Project: 2ine – OS/2 emulator for Linux - geocar
https://www.patreon.com/posts/project-2ine-16513790
======
jacquesm
Beautiful piece of work. This bit jumped out at me:

"First problem: I don’t have a 16-bit code segment! Second: I don’t have a way
to generate 16-bit code with GCC."

I had that exact same problem writing a loader for a now defunct OS and for
years I kept a copy of Borland C++ handy so that I could compile a 16 bit
trimmed down version of the filesystem that would load the rest of the OS
before jumping into 32 bit mode. The tricky bit was that the loader had to
interact with the BIOS in 16 bit mode and I could not find a way to cleanly
jump back to 16 bit mode from 32 bit mode once I got there, so multiple
transitions of that 16 to 32 bit boundary were out.
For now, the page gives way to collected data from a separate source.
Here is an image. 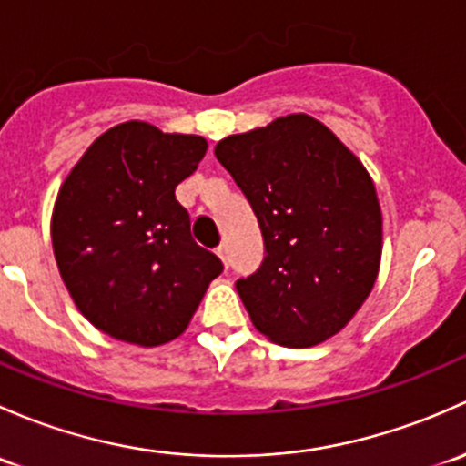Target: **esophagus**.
<instances>
[{
	"label": "esophagus",
	"instance_id": "1",
	"mask_svg": "<svg viewBox=\"0 0 466 466\" xmlns=\"http://www.w3.org/2000/svg\"><path fill=\"white\" fill-rule=\"evenodd\" d=\"M218 256L222 258L224 267H228V247H227V244H219V247H218Z\"/></svg>",
	"mask_w": 466,
	"mask_h": 466
}]
</instances>
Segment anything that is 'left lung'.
<instances>
[{
    "label": "left lung",
    "instance_id": "1",
    "mask_svg": "<svg viewBox=\"0 0 466 466\" xmlns=\"http://www.w3.org/2000/svg\"><path fill=\"white\" fill-rule=\"evenodd\" d=\"M218 161L251 204L265 260L235 282L253 325L287 348L334 337L372 291L381 210L361 161L307 114L222 138Z\"/></svg>",
    "mask_w": 466,
    "mask_h": 466
}]
</instances>
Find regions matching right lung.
I'll list each match as a JSON object with an SVG mask.
<instances>
[{
	"label": "right lung",
	"instance_id": "1",
	"mask_svg": "<svg viewBox=\"0 0 466 466\" xmlns=\"http://www.w3.org/2000/svg\"><path fill=\"white\" fill-rule=\"evenodd\" d=\"M206 147L193 134L121 123L62 184L51 222L57 268L85 319L109 337L143 348L177 339L222 273L175 198Z\"/></svg>",
	"mask_w": 466,
	"mask_h": 466
}]
</instances>
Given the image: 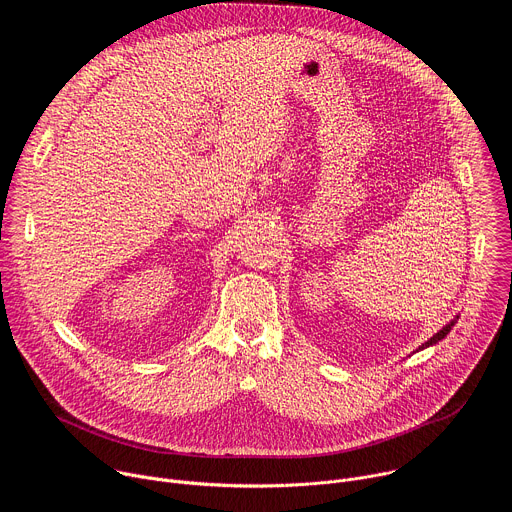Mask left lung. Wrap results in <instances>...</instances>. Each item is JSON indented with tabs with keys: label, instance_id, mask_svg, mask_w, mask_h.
Returning <instances> with one entry per match:
<instances>
[{
	"label": "left lung",
	"instance_id": "1",
	"mask_svg": "<svg viewBox=\"0 0 512 512\" xmlns=\"http://www.w3.org/2000/svg\"><path fill=\"white\" fill-rule=\"evenodd\" d=\"M456 322H458V316L452 320V322H448L440 332H435L427 342H423L415 352H419V350H423V348H429V346H433V344H437V342H440V340H444L448 334H450V330L456 326Z\"/></svg>",
	"mask_w": 512,
	"mask_h": 512
}]
</instances>
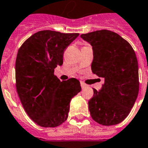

So instead I cut out everything from the filesystem code that had to do with
writing and updating things just to read a couple of files, place them in
memory, flip to 32 bit and then jump to the equivalent of 'init'.

The x86 compilers of old had a whole pile of 'models' that you could write
for, all with different sizes of code and data segment limits.

DJ Delorie's excellent GCC to DOS port (DJGPP) was another very important tool
in that whole process.

Also beautiful how web.archive.org provided one of the key bits of
information, I suspect that in the longer term it will be as important as
WikiPedia.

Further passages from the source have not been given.